** Opening Selected text block **

How to Share Your Faith in College
If you are a college student talking with classmates about Jesus Christ, you encounter all kinds of problems.
Some just don’t seem open to spiritual things. As you step toward the subject, they step away. Sometimes you bring up spiritual things, and they say, “Wait a minute. That book you call the Bible is such an ancient book and so full of contradictions.” Other times you may talk to your peers about the Lord, and it becomes obvious they are trying to make a fool out of you. So, you try to prove your tongue is sharper and your mind is faster. Just as they asked questions you could not answer, you try to ask them questions they cannot answer. Soon you realize you have not had a conversation about Jesus Christ. You have had an argument that may even require an apology. Discouraged, you throw your hands up and say, “How do I reach other students on this campus for Christ?!”
In the book of Colossians, God used Paul to give us some tremendous guidance as he tells believers how to relate to people on the street. In Colossians 4:2-6, God gives what could be called three essentials for evangelism in college.
Pray Properly
In verse two, he says, “Continue earnestly in prayer, being vigilant in it with thanksgiving.” (NKJV)
Prayer should come from your lips like water comes from a dripping faucet. Pray when you get up and pray an hour after you are up. Pray before breakfast. Pray after breakfast. Pray on your way to class and pray on your way back to the dorm.
Then he mentions one thing you should pray for in your relationships with non-Christians on campus. That is, a door of opportunity. He continues in verse three, “Meanwhile praying also for us, that God would open to us a door for the word.” (NKJV) That phrase a door for the word literally means a door of opportunity. That is, God has to so work in a hearer’s life to cause him to be interested and willing to talk about spiritual things.
Nowhere in the Bible are you told as a Christian college student to create such an opportunity. That is something only God can do. Once He provides such an opportunity, you can take advantage of it. He may open a door through a student whose good friend committed suicide because life had lost its purpose and meaning. He may do it through a classmate whose parent was just diagnosed with cancer. He may do it through a professor who has raised serious questions about the existence of God leaving fellow classmates unsure what to believe.

** Closing Selected text block **

◆ Exercise instructions ◆
Reproduce everything in the text on sharing faith in college from "Pray Properly" down to "about spiritual things.", word for word.

** Opening Data under study block **

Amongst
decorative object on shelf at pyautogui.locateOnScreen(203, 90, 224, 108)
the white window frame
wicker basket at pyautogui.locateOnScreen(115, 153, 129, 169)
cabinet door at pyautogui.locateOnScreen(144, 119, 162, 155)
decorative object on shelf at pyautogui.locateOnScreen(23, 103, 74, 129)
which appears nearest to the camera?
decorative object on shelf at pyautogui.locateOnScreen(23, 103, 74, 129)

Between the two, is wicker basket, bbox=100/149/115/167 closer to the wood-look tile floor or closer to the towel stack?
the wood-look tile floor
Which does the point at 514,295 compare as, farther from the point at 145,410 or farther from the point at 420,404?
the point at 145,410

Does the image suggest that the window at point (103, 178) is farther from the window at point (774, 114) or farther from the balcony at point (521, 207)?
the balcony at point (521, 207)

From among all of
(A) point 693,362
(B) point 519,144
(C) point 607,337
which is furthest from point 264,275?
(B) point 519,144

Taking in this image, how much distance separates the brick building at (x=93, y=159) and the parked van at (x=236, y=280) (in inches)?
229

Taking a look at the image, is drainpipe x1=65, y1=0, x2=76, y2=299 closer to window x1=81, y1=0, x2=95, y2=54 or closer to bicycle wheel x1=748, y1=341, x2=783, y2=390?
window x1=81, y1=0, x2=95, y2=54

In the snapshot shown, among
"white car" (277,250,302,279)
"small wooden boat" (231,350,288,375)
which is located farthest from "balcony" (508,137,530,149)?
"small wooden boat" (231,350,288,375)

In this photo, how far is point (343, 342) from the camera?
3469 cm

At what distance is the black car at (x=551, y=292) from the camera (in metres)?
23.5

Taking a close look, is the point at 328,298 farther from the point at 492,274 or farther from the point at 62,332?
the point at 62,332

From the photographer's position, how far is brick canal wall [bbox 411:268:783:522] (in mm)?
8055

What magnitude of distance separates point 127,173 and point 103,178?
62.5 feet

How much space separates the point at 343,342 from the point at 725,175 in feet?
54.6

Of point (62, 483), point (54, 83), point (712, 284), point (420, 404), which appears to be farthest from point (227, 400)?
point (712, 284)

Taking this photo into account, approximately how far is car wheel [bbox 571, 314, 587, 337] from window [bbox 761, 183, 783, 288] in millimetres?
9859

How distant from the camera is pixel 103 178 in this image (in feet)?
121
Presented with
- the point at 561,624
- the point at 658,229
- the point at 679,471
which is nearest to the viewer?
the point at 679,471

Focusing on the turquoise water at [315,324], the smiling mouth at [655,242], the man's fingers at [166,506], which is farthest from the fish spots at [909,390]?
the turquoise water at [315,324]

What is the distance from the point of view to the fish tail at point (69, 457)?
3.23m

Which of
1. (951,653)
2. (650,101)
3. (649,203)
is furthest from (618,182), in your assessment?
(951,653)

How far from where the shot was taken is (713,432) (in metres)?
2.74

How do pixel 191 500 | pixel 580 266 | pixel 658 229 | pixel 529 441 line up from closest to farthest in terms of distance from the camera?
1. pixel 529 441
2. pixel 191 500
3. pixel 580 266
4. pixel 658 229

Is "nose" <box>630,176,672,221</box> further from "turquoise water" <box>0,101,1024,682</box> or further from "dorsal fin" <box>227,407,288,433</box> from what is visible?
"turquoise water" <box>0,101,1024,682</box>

** Closing Data under study block **

◆ Solution to this task ◆
Pray Properly
In verse two, he says, “Continue earnestly in prayer, being vigilant in it with thanksgiving.” (NKJV)
Prayer should come from your lips like water comes from a dripping faucet. Pray when you get up and pray an hour after you are up. Pray before breakfast. Pray after breakfast. Pray on your way to class and pray on your way back to the dorm.
Then he mentions one thing you should pray for in your relationships with non-Christians on campus. That is, a door of opportunity. He continues in verse three, “Meanwhile praying also for us, that God would open to us a door for the word.” (NKJV) That phrase a door for the word literally means a door of opportunity. That is, God has to so work in a hearer’s life to cause him to be interested and willing to talk about spiritual things.